Accordingly, there is no genuine issue of material fact as to Auto-Owners right to void the
contract based on the material misrepresentation on the application.
II. Inquiry notice
Foster argues that the rejected applications for insurance on other properties put Auto-
Owners on inquiry notice of his prior fire losses. He argues that Auto-Owners issued the
policy on 422 South Jackson with notice of his losses and therefore waived the right to void
the coverage. The Court of Appeals found that the evidence of Foster's simultaneous filing
of applications with inconsistent information created a question of fact as to Auto-Owners'
constructive notice of the accurate information. Accordingly, the Court of Appeals reversed
the trial court's grant of summary judgment for Auto-Owners.
Foster is correct that an insurer cannot avoid coverage where it had knowledge of the
facts notwithstanding the material misrepresentations, or where a reasonable person would
have investigated further Guzorek, 690 N.E.2d at 674; Johnson v. Payne, 549 N.E.2d 48,
51-52 (Ind. Ct. App. 1990). However, the insurer may rely on representations of fact in the
application without investigating their truthfulness and has no duty to look beneath the
surface of the representations on the application. Guzorek, 690 N.E.2d at 674; see also
State Farm Mut. Auto. Ins. Co. v. Price, 181 Ind. App. 258, 261, 396 N.E.2d 134, 137
We find no designated evidence in this record to support a finding that Auto-Owners
was in fact on notice of the omissions in the 422 South Jackson application based on the
submission of applications for other property owned by Foster or from any other source.

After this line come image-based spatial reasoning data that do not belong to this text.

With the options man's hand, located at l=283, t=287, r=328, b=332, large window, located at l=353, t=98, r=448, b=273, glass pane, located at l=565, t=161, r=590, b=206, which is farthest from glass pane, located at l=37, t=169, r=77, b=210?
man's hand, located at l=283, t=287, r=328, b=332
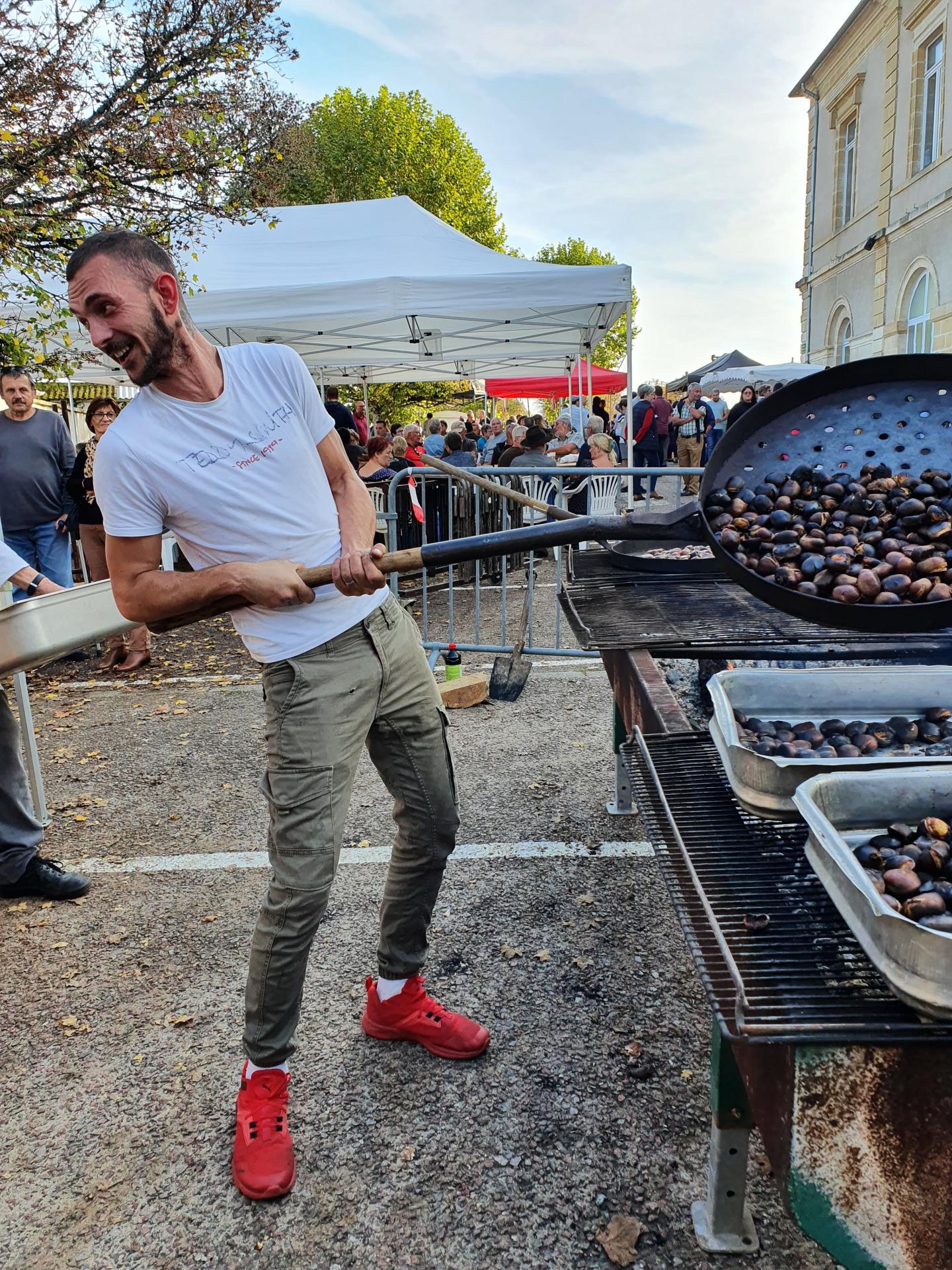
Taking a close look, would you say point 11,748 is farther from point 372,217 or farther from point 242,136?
point 372,217

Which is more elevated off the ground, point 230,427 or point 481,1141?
point 230,427

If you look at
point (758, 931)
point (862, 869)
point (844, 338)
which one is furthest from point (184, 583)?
point (844, 338)

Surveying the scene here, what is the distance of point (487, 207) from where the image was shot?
4153 cm

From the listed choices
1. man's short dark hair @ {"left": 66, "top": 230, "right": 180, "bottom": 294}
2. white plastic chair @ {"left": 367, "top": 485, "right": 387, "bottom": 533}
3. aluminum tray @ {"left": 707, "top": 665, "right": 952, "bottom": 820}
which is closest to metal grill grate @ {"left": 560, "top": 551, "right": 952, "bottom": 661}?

Foster's evidence consists of his affidavit that he submitted multiple applications for
insurance on other properties that were all rejected. He also states that he believed these
contained all the proper information. Assuming that his affidavit is sufficient to establish
that the other applications contained accurate accounts of his loss history, this is insufficient
to create a genuine issue of material fact.
Foster cites no authority from this Court or any other court holding that the
submission of applications, some of which contain complete and accurate information, cures
material omissions in another application. Foster designated no evidence suggesting that in
the midst of processing hundreds or thousands of applications Auto-Owners did in fact cross-
check the accuracy of an application against others submitted by the same applicant. As a
matter of law we find no obligation to do so. Imposing this obligation would create the
opportunity to play a catch-me-if-you-can game that would ultimately generate additional
costs to insurers and no legitimate benefit to insureds. It is not unreasonable to demand that
an insured supply accurate and complete information, read the application before signing it,
and suffer the consequences if an omission or misstatement in the application is material to
a subsequent loss. In this case the undisputed evidence is that if an accurate application had
been filed Foster would have been rejected altogether for excessive fire loss history.
Accordingly, there is no issue of the appropriate remedy for the omissionSee footnote
and the trial court
correctly entered summary judgment for Auto-Owners.
The trial court's grant of summary judgment to Auto-Owners is affirmed.
SHEPARD, C.J., and DICKSON, SULLIVAN, and SELBY, JJ., concur.
In the alternative, Auto-Owners argued that it was relieved from performing under the contract
because Foster breached the contract by failing to cooperate with Auto-Owners request for documents related
to its investigation of the fires. In light of our disposition of the other issues, we need not and do not address
In Fed. Kemper the insurance agent and the applicant intentionally withheld information about a
driver to obtain a better rate. Although Auto-Owners does not allege collusion on the part of Foster and
Lawson, the rule articulated by Fed. Kemper is still applicable as is that of Alterovitz.
An omission that does not relate to the loss incurred may require a different result. See Guzorek,
690 N.E.2d at 673 (leaving open the question whether, if the misrepresentation did not affect the risk,
coverage would necessarily be voided).